I finally got a copy of The Girl Who Played with Fire DVD from the library! My friend Jill was kind enough to send me time indicators when she spotted some IKEA goodness. Now, with the DVD hot in my hand I've been working on getting it posted.
It stands to reason that a Swedish film is going to have IKEA set dressing. What is special about The Girl Who Played with Fire is that an IKEA shopping spree is mentioned directly in the book. If you are an IKEA fan than you probably have already read/heard various chatter online about THE shopping list. It is extensive and just a little bit excessive. I found this post over at More Intelligent Life which has the entire passage already typed. (It also carries the same title that I was going to use for this post. Drat.) Hop over there to read the IKEA shopping list and then come on back.....
I was eager to see how this passage was translated to the film. The books were written in 2004 so some of the items mentioned are discontinued. Also, as I said the shopping list is huge and the movie (perhaps for budget reasons) scaled back the purchases. The result is a more sparsely furnished apartment than what we would have imagined in the book and with a more current selection from the catalog.
We do not see the actual shopping occur in the movie. (I really wanted to see inside the largest store in the world.) Instead we only see the final result of her trip. All the bags and boxes are piled in her foyer / front hall.
Click on the picture for a larger image.
You can already start to make out what she has purchased. The tall white roll on the right is her mattress.
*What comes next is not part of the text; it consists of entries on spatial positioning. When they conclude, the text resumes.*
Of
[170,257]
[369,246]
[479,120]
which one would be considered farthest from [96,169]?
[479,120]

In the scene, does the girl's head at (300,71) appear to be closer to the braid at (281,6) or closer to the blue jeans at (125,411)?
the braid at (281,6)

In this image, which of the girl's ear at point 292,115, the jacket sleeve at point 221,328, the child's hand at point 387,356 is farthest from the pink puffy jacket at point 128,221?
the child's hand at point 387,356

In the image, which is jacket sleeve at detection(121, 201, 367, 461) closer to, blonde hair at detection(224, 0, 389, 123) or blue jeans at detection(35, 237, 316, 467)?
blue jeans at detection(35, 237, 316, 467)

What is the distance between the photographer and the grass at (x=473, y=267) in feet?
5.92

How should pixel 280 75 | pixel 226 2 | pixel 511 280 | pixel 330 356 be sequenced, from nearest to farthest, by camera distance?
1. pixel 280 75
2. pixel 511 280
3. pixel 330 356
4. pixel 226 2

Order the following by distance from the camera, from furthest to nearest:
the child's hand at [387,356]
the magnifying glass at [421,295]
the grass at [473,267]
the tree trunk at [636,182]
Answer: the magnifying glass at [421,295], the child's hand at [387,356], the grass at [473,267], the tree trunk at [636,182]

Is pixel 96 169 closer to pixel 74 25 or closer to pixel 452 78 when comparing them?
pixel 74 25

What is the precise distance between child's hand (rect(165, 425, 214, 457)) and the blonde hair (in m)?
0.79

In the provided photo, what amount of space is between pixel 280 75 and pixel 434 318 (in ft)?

Next to that is a NISSE folding chair (really, with all her new money a folding chair*?), and KULLA lamp in its box.
In the background of the picture below you see the NISSE folding chair open next to the assembled KULLA lamp. Boxes still litter the apartment because unlike in the book Lisbeth is assembling all her purchases herself.
Here, aided by a power drill and a can of beer she is finishing a SUNE stool. The SUNE is discontinued in the US but I was able to still find it listed on the Swedish website.
(It works better as a flip book in my image viewer.)
I love the image below of Lisbeth using her boxes as a desk.
It makes a pretty tableau. Although if you think about it her table can be seen, already assembled, in the very first image from her foyer. So why doesn't she just drag it over?
I'm honestly don't know the name of this table. Anyone know?
Here is a full view from later on in the movie.
*So she has at least 3 folding chairs but not even one (of the five from the list) POÄNG chair? Lisbeth has money but she can't even buy herself a nightstand?